Although he had lived
in New Jersey for more than three years, Ron Gonzalez
always called New York home. The 44-year-old HIV activist was
on his way back home on February 12 when his plane, Continental
Flight 3407, went down in Clarence Center, just outside
Buffalo. He had been planning to visit friends and family that
weekend, and spend Valentine's Day with his boyfriend of six
months, Kevin Rathbun.
Fifty people died in
the plane crash -- 49 passengers and one person on the ground.
Gonzalez will be remembered for his tireless activism
and a life spent fighting for the underdog.
Growing up in the Bronx
and spending his adult life in Buffalo, Gonzalez was fiercely
proud of the cities that had provided the backdrop for the best
years of his life. His network of friends in Buffalo was,
according to friend Gary Williams, "a chosen, man-made family
Many members of that
"family" met Gonzalez when he began his work as an activist
in the fight against HIV/AIDS over a decade ago. Gonzalez,
according to Rathbun, was "very proud of being Latino and a
gay man," and he worked in tireless service to those
demographics. "I think of how insignificant our lives are
compared to what he accomplished," Rathbun says. "He was
the most incredible man I've ever met. I already miss what I
won't have with him."
After graduating from
Buffalo State in 1999, Gonzalez worked as an educator at the
AIDS Community Center and went on to lead Alianza Latina, the
center's sister organization for the Hispanic community.
Outside the office,
Gonzalez dedicated himself to grassroots outreach. He was often
found assisting in health workshops, passing out AIDS
information at bars, and planning pride events with friends and
colleagues. Most recently, Gonzalez had taken a position as the
head of a youth services program at New Brunswick Tomorrow, a
New Jersey nonprofit serving the urban community.
Gonzalez's family knew
of his community work, but only after his death.
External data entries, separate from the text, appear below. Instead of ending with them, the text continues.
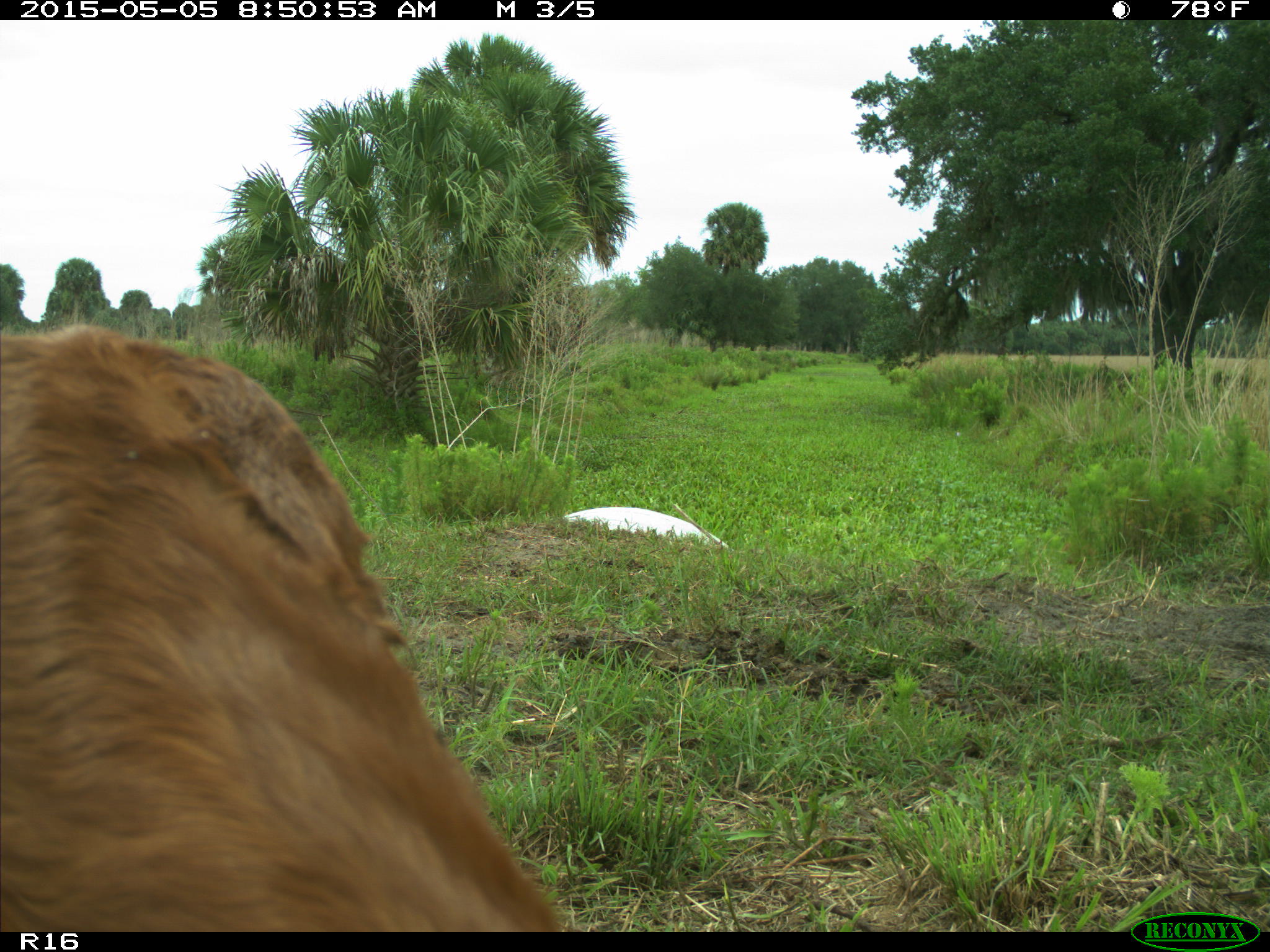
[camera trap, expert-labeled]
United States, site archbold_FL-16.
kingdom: Animalia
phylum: Chordata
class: Mammalia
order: Artiodactyla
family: Bovidae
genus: Bos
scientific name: Bos taurus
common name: domestic cow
When hundreds
arrived at his memorials and funeral, they saw firsthand just
how many lives he affected.
Close friend Jason Rein
was not surprised at the outpouring of support. "Ron spent
his life trying to have an impact on others, even people he
didn't know," recalls Rein.
But both he and
Williams were saddened by the fact of this particular life
being taken so soon. "He dedicated his life to health
activism, ran five miles a day, and completed the New York City
Marathon in 2004," noted Williams. "He did everything he
could to ensure he would live a long life."